# Provided passage

● ● ●

# It's ordered!



## elaniemay (Jun 7, 2013)

My husband was going to build a cat tree for Stanley and Napoli but it is difficult to find time to do that with three kids, work, the furry kids, and everything else in life. I decided to go ahead and just buy one and pray that it works out well for us. I read tons of reviews and broke each down by price per inch and feel that I got a great deal for [what looks to be] a great piece of cat furniture. I'm so excited! It is supposed to be delivered by Friday (though I am not sure they are taking the holiday into account) and can't wait to get it set up for the kitties.

Here's a photo of the one I ordered:


----------



## cinderflower (Apr 22, 2012)

how exciting for you.  you broke it down into price per inch!!! hahaha I never even thought of doing that but it makes sense. hope your cats like it as much as you do.


----------



## JungliBillis (Mar 20, 2013)

Awesome! Please post pics when you get it! Can't wait to see your excited cats on it


----------



## TinyPaws (Jun 23, 2013)

Wow that looks utterly amazing!!


----------



## dt8thd (Jan 7, 2013)

Wow, that is some serious cat furniture! I hope your kitties love it.


----------



## elaniemay (Jun 7, 2013)

It shipped today and still says it will deliver Friday, so maybe it really will be here that soon! I don't know why I am so excited for a piece of furniture that is not even for me, lol!

● ● ●

Dataset rows:
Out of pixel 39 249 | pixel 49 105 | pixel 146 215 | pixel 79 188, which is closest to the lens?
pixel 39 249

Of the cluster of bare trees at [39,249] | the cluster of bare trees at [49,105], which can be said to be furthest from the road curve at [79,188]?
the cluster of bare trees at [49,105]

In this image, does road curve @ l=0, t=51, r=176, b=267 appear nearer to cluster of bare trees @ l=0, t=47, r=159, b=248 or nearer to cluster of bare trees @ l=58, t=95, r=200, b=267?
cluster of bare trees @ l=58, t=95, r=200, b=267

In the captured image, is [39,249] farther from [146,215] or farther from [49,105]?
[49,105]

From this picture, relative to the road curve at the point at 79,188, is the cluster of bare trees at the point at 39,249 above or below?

● ● ●

# Request 1
Translate this sentence from the cat tree thread into Spanish: "I hope your kitties love it."
# Request 2
Return every line of the records that contains the word "which", treating uppercase and lowercase as different.
These records are unrelated to the cat tree thread.

# Written answer 1
Espero que a tus gatitos les encante.

# Written answer 2
Out of pixel 39 249 | pixel 49 105 | pixel 146 215 | pixel 79 188, which is closest to the lens?
Of the cluster of bare trees at [39,249] | the cluster of bare trees at [49,105], which can be said to be furthest from the road curve at [79,188]?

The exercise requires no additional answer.